### WHAT IS REQUIRED:
The line containing "What is the approximate" marks the start; return it and every line after it in the listing below, exactly, through the last.

Scene-based reasoning records
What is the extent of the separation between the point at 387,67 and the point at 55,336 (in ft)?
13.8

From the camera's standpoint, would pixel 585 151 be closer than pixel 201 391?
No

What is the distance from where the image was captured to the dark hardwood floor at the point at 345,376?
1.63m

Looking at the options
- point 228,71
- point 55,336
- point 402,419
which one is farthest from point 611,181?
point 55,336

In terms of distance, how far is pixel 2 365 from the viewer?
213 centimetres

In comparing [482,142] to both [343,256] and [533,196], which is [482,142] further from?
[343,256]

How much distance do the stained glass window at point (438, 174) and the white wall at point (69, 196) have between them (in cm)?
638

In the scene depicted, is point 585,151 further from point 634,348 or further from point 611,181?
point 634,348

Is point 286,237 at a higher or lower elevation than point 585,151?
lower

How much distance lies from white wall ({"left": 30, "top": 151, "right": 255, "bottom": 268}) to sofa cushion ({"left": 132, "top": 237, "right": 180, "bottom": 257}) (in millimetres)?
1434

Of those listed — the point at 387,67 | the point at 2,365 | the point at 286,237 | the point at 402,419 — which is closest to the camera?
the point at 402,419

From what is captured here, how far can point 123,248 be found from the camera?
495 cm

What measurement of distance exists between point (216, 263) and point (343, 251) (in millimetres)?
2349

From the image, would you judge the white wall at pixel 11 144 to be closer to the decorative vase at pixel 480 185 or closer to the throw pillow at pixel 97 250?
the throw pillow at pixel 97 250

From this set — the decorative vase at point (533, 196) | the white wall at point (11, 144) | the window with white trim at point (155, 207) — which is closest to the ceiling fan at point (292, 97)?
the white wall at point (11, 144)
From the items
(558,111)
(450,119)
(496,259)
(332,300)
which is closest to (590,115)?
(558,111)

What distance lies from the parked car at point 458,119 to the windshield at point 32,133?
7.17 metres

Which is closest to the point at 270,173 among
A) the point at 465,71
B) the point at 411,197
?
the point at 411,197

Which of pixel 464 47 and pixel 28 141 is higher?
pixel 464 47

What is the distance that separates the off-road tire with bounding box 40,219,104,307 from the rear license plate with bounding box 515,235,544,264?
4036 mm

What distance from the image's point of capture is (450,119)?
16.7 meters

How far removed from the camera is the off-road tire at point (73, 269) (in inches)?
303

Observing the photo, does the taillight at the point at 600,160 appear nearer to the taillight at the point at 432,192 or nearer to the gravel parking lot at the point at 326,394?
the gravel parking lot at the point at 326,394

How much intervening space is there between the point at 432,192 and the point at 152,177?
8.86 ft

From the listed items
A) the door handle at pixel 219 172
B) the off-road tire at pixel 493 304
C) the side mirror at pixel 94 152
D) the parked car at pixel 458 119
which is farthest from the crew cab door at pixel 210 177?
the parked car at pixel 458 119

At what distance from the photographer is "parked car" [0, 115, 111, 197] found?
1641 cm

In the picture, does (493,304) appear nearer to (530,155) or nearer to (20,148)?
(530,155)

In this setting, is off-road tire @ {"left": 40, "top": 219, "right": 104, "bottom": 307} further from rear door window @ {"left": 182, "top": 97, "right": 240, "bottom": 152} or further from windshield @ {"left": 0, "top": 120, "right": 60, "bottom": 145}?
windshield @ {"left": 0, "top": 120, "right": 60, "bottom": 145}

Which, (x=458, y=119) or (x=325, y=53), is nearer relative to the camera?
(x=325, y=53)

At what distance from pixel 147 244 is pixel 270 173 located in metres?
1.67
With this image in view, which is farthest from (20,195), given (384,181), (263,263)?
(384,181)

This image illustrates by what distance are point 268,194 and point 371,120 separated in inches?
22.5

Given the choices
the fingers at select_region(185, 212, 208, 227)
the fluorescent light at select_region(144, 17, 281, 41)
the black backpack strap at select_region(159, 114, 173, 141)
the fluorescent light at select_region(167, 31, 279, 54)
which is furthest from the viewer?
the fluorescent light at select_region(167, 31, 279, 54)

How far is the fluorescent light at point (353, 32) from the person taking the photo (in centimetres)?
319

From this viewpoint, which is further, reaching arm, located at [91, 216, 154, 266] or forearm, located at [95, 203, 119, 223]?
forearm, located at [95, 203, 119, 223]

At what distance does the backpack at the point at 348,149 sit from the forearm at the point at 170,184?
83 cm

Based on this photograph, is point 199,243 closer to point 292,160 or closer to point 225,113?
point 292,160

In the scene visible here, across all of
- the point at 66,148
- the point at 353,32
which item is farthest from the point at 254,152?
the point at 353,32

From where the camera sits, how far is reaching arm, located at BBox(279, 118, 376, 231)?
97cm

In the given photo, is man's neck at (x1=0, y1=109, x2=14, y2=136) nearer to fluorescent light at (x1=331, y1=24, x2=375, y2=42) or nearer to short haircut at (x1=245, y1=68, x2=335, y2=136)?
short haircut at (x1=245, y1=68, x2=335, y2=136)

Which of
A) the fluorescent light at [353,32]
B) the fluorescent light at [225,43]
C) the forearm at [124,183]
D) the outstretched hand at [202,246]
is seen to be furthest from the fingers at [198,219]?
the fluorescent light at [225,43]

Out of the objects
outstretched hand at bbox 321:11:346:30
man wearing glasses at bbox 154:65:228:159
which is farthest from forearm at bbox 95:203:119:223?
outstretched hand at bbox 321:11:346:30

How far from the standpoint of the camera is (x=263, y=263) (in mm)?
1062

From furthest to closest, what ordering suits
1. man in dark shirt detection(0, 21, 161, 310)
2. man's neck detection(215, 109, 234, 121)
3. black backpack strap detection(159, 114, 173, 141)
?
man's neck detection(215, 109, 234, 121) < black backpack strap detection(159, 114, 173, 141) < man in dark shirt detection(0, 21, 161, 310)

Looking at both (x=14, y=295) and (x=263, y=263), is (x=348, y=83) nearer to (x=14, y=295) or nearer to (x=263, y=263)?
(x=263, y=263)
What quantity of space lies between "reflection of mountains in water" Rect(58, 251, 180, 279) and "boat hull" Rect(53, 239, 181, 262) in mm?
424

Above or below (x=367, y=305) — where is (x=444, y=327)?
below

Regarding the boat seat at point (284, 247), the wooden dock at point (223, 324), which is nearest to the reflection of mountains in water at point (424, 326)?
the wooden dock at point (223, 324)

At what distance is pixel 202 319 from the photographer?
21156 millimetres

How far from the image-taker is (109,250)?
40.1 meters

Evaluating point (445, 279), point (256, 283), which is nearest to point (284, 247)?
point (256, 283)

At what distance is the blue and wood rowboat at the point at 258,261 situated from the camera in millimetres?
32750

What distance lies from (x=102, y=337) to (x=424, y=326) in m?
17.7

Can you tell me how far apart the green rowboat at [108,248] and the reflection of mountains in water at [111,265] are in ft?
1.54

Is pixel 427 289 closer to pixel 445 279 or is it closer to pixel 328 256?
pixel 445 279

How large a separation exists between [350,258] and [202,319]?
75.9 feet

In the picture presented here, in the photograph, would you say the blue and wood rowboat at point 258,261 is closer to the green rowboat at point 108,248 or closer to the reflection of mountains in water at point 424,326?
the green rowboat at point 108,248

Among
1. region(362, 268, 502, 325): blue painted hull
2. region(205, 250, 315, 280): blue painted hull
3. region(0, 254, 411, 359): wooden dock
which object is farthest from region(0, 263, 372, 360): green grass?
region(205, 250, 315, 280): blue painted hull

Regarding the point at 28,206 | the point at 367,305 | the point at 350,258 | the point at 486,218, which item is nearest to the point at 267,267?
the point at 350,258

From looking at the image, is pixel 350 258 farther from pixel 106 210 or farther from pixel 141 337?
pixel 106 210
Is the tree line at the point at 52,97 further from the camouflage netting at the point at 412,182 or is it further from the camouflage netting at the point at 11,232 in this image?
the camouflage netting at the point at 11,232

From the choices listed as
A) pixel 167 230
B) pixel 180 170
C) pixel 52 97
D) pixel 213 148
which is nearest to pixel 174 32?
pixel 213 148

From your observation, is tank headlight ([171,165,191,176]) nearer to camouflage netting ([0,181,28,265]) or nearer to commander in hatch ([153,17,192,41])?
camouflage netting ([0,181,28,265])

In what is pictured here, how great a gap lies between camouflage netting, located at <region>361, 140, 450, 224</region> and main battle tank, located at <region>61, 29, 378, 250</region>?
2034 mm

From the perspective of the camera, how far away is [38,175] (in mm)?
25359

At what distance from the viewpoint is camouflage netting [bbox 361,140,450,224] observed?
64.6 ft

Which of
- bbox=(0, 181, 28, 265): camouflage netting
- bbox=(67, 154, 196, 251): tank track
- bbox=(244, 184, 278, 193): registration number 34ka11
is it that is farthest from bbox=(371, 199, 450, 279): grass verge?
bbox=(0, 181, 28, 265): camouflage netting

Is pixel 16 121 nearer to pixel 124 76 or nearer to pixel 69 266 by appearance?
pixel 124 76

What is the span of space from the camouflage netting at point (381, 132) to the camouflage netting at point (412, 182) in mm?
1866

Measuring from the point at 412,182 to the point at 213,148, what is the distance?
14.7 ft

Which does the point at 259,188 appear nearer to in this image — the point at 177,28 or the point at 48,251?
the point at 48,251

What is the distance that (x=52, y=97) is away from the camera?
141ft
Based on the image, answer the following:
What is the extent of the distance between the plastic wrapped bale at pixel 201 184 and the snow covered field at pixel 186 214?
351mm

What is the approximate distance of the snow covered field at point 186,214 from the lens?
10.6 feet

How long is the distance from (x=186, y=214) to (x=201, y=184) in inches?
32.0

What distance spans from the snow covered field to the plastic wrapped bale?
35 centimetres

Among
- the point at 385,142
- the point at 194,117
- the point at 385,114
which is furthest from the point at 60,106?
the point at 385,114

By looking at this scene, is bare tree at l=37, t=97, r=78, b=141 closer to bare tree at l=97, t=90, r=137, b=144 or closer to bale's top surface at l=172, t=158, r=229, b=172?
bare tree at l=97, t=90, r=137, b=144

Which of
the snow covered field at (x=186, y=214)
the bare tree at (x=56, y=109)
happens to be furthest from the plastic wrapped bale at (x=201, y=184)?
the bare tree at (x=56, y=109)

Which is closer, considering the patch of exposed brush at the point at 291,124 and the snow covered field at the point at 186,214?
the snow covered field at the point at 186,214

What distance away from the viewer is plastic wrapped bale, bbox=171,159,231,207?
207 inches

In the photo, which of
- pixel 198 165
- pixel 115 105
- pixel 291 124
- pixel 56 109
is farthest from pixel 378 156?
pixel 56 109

### ANSWER TO THIS EXERCISE:
What is the approximate distance of the snow covered field at point 186,214 from the lens?
10.6 feet

How long is the distance from (x=186, y=214) to (x=201, y=184) in inches?
32.0

What distance spans from the snow covered field to the plastic wrapped bale?
35 centimetres

Among
- the point at 385,142
- the point at 194,117
- the point at 385,114
which is furthest from the point at 60,106?
the point at 385,114

By looking at this scene, is bare tree at l=37, t=97, r=78, b=141 closer to bare tree at l=97, t=90, r=137, b=144 or closer to bale's top surface at l=172, t=158, r=229, b=172?
bare tree at l=97, t=90, r=137, b=144

Which of
the snow covered field at (x=186, y=214)
the bare tree at (x=56, y=109)
happens to be furthest from the plastic wrapped bale at (x=201, y=184)?
the bare tree at (x=56, y=109)

Which is closer, considering the patch of exposed brush at the point at 291,124 and the snow covered field at the point at 186,214?
the snow covered field at the point at 186,214

What distance away from the viewer is plastic wrapped bale, bbox=171,159,231,207?
207 inches

In the photo, which of
- pixel 198 165
- pixel 115 105
- pixel 291 124
- pixel 56 109
is farthest from pixel 378 156?
pixel 56 109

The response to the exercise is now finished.